Forensische Psychiatrie befindet sich wieder zunehmend im fachlichen Scheinwerferlicht | Günzburg | Therapie
Die forensische Psychiatrie steht wieder mehr im Zentrum aktueller Entwicklung wie lange zuvor. Dies betonten zahlreiche Referenten bei einer der wichtigsten bundesdeutschen forensischen Tagungen in diesem Jahr: Im Bezirkskrankenhaus Günzburg kamen knapp 200 Experten des Maßregelvollzugs zusammen, um über den Stand der Forschung und Therapie zu diskutieren.
Die Veranstaltung vom „Forensische Psychiatrie - Vom Schlusslicht zum Scheinwerfer“ war von der Klinik für Forensische Psychiatrie und Psychotherapie am Bezirkskrankenhaus Günzburg und der Sektion Forensische Psychotherapie am Universitätsklinikum Ulm gemeinsam organisiert worden – auch als Zeichen dafür, dass die grenzüberschreitende Zusammenarbeit zwischen der Universität Ulm sowie den Bezirkskliniken Schwaben und dem Bezirk Schwaben künftig auch in Sachen Maßregelvollzug noch enger geknüpft wird. Professor Dr. Klaus-Michael Debatin, Dekan der Medizinischen Fakultät der Universität Ulm nannte die Kooperation beim Namen: Der zu gründende Lehrstuhl für forensische Psychiatrie und Psychotherapie werde zugleich mit der Klinikleitung in Günzburg gekoppelt. „Wir erwarten uns davon eine große Schlagkraft“, so Debatin. Auch Professor Dr. Thomas Becker, Leitender Ärztlicher Direktor des Bezirkskrankenhauses Günzburg und Direktor der Klinik für Psychiatrie und Psychotherapie II der Universität Ulm, ging auf die Bedeutung dieses Vorhabens ein. „Für die öffentliche Wahrnehmung der Psychiatrie spielt die Forensik eine wesentliche Rolle“, so Becker. Der Bedeutung dieser Rolle müsse man auch durch verstärkte Anstrengungen im Bereich der Forschung gerecht werden. Erforderlich seien rechtsmedizinische-forensische Kompetenzzentren – so wird dann in Günzburg künftig Forschung und Versorgung noch enger verbunden.
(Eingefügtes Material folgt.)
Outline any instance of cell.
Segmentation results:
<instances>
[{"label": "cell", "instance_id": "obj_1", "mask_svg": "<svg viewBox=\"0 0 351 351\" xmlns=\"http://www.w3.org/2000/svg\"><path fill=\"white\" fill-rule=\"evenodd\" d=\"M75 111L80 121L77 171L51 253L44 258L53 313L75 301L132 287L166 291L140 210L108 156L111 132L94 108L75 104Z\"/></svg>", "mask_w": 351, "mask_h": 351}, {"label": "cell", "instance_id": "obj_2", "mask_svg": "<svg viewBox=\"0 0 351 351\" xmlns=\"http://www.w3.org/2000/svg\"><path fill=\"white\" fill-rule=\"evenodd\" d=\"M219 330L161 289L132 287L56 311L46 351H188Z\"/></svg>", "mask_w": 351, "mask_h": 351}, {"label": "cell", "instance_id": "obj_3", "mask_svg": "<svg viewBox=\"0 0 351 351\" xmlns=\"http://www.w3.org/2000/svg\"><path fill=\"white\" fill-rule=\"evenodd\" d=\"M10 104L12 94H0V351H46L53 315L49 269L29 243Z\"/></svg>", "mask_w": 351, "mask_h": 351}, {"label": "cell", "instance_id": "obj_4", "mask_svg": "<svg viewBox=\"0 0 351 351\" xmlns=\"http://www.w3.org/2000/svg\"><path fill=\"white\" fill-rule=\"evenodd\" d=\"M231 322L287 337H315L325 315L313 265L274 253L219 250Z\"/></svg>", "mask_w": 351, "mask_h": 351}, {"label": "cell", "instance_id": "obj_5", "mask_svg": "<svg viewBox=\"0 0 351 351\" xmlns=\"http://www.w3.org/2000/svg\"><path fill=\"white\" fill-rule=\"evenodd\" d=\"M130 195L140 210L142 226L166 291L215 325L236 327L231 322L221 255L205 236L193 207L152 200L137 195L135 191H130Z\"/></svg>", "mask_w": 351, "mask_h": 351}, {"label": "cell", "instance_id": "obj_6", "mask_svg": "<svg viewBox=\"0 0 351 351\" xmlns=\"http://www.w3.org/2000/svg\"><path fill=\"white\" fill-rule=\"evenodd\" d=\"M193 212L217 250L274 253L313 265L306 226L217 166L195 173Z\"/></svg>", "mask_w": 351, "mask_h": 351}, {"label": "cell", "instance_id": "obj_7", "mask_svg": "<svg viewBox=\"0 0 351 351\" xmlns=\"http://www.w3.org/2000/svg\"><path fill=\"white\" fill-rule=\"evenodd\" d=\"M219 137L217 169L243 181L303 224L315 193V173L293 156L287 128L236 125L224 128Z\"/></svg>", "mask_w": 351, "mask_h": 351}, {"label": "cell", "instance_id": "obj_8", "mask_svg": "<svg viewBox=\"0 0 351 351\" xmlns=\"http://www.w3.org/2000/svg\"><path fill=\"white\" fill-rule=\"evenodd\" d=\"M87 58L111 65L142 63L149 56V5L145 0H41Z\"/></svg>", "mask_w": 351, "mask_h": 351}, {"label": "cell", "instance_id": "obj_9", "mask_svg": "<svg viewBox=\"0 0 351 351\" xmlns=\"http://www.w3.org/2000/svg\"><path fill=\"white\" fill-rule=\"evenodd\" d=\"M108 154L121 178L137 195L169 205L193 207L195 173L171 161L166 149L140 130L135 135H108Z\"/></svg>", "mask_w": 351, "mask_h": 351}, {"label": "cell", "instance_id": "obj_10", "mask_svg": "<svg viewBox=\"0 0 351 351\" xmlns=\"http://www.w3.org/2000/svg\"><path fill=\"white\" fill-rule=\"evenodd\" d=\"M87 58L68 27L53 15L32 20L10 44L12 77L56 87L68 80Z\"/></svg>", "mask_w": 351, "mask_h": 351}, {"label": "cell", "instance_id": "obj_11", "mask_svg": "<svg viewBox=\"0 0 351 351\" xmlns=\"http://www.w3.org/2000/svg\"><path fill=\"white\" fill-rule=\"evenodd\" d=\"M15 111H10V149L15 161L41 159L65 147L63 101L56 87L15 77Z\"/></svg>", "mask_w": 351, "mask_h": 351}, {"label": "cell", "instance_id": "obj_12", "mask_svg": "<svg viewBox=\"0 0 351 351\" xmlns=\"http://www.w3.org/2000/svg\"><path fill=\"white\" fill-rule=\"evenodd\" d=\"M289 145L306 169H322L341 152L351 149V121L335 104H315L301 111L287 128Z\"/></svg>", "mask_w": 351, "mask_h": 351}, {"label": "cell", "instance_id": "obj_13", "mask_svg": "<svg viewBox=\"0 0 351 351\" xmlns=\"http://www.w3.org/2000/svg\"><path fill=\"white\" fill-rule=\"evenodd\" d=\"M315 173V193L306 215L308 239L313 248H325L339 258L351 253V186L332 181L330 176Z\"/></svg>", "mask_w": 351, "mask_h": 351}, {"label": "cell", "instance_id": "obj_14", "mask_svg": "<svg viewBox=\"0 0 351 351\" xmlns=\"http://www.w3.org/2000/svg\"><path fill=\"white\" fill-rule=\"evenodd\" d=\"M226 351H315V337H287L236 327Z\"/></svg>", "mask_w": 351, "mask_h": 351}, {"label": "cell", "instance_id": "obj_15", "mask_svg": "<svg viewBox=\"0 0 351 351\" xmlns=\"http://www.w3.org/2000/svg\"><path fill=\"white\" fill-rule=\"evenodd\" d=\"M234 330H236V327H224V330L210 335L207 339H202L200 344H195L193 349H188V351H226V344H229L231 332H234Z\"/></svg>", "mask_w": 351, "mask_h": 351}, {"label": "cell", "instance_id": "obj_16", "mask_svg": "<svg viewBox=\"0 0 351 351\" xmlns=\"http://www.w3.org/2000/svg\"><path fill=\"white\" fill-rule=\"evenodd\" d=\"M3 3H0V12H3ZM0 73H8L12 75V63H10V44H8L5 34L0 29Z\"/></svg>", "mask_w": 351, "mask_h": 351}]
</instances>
Wie Professor Dr. Friedemann Pfäfflin, Sektion Forensische Psychotherapie am Universitätsklinikum Ulm anmerkte, habe sich die akademisierte Forensik jedoch lange beschränkt: „Das Augenmerk lag lange nicht auf der Therapie und Ursachenforschung, sondern auf der Gutachtertätigkeit.“ Es gehe jedoch darum, betroffene Patienten nicht nur zu verwahren, sondern auch zu therapieren.
Inzwischen hat sich das Forschungsspektrum jedoch deutlich erweitert: Insbesondere wissenschaftliche Projekte im Bereich der Neurobiologie könnten neue Ansätze bei der Behandlung psychisch kranker Straftäter erbringen, betonte Professor Harald Dreßing, Leiter des Bereichs Forensische Psychiatrie am Zentralinstitut für seelische Gesundheit in Mannheim. Erkenntnisse aus neueren Forschungsprojekten deuteten darauf hin, dass bei Menschen beispielsweise mit pädophilen Neigungen bestimmte neuronale Aktivierungsmuster vorhanden seien. Dies müsste jedoch noch eingehender untersucht werden, „aber wir haben durch die Neurobiologie ein hohes Potential für die Entwicklung neuer Erklärungsansätze“, so Dreßing, der durch die erste Untersuchung zum Phänomen des Stalkings in der Bundesrepublik auch wesentlich zur Formulierung des entsprechenden Strafgesetzes beitrug.
Thomas Düll, Vorstandsvorsitzender der Bezirkskliniken Schwaben, richtete in seinem Grußwort seinen Dank an den Freistaat Bayern - die förderrechtliche Bewilligung des Neubaus der Günzburg Klinik für forensische Psychiatrie und Psychotherapie mit 96 Betten und einem Bauvolumen von rund 25 Millionen Euro stehe unmittelbar bevor.